__EXERCISES__:
[A] Using the Hammerfall article, explain why 1993 was a bad year for heavy metal.
[B] Reproduce the Hammerfall article between "There’s that ‘fun’" and "of heavy metal.", inclusive, substituting "power metal" for each instance of "heavy metal".
[C] Condense the paragraph of the Hammerfall article that begins "Hammerfall are all about the fight" into two or three sentences, keeping its main facts.

START SOURCE PASSAGE

During one of too few brief breaks, Cans – who looks like a warm-hearted Axl Rose with good hair – talks about the appropriateness of today’s shoot.
“Well you got the castle right,” he says with his kind eyes squinting in the sunlight. “That element of heavy metal is something people have connected strongly with Hammerfall. But just standing in front of a castle with a big sword is quite cheesy.”
As we move down the hill to shoot in some frozen reeds, the band all wisely don fleeces, hats, coats and gloves as they shiver like underdressed school boys in an icy playground. As we all hobble on numb toes, Cans explains that there is a fine line between a cool shoot and belittling heavy metal cliché.
“We only used swords once. I’m not a big fan of that. It looks kind of cheesy.” Cans reads our look that says, ‘swords are cheesy, but a big hammer made out of plywood, rope and leather-bound plastic isn’t?’
“I know we’re holding a big hammer, and you’d think ‘What’s the difference?’, but it depends on the situation. Today as a cool environment and the pictures look great, so what the hell. Give me a sword and I’ll hold it no problem. We don’t take it too seriously. It’s fun.”
So Hammerfall don’t take themselves seriously?
“We’re dead serious when it comes to the music that we play,” he says. “We only play the music that we want to play. We’re very serious when it comes to our stage show. We’re serious about making it fun.”
There’s that ‘fun’ word again.
“People see a picture of us and think we’re just a bunch of heavy metal posers. But the fundamental thing is that while you should always be serious about what you do, you must remember to have fun along the way.”

“Joacim was attacked because we play the kind of music we do.” Dronjak looks like a young heavy metal Vincent Price as he explains the kind of shit-slinging Hammerfall have suffered for their unconditional love of heavy metal.
“He was just having a drink with his girlfriend, when these guys started hassling him. They were even spitting on him, and when they started harassing his girlfriend, he knew he had to do something.”
Sitting in the warmth of his new Gothenburg flat in clothing more suited to the 21st century, and certainly more suited to the cold, Dronjak thaws his hands on a mug of tea.
“When Joacim stepped in this guy shoved a beer glass in his face. There was blood everywhere. The glass was millimetres from his eye, so in some ways he was very lucky.” Dronjak pitches his long body forward and knocks on his wooden coffee table.
Hammerfall are all about the fight. The fight to prove heavy metal’s worth, and to prove that if you stick to your guns you will in the end be victorious. The band started in 1993, a bad year for heavy metal. Like an injured bird the genre limped on in the shadow of such massive alternative and grunge behemoths as Nirvana’s 'In Utero', Smashing Pumpkins’ 'Siamese Dream' and Pearl Jam’s 'Vs'.

END SOURCE PASSAGE
START DATASET

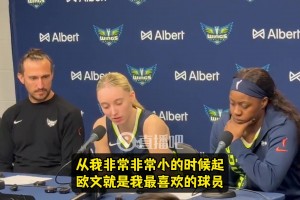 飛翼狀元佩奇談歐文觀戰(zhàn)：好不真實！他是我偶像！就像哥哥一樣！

END DATASET
START DATASET

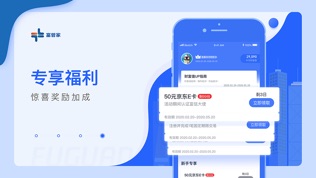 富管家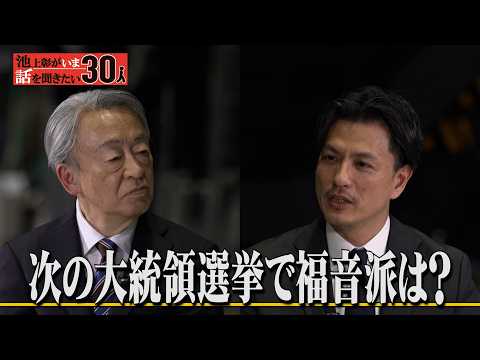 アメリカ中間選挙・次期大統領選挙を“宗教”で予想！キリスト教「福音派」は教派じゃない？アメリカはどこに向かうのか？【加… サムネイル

END DATASET

__TASK-BY-TASK ANSWERS__:
[A] In 1993 heavy metal was overshadowed by huge alternative and grunge albums such as Nirvana's 'In Utero', Smashing Pumpkins' 'Siamese Dream' and Pearl Jam's 'Vs'. Like an injured bird, the genre limped on in their shadow.

[B]
There’s that ‘fun’ word again.
“People see a picture of us and think we’re just a bunch of power metal posers. But the fundamental thing is that while you should always be serious about what you do, you must remember to have fun along the way.”

“Joacim was attacked because we play the kind of music we do.” Dronjak looks like a young power metal Vincent Price as he explains the kind of shit-slinging Hammerfall have suffered for their unconditional love of power metal.

[C] Hammerfall are driven by a fight to prove heavy metal's worth and to show that sticking to your guns leads to victory. The band formed in 1993, a bad year for heavy metal, when the genre limped on in the shadow of massive alternative and grunge albums such as Nirvana's 'In Utero', Smashing Pumpkins' 'Siamese Dream' and Pearl Jam's 'Vs'.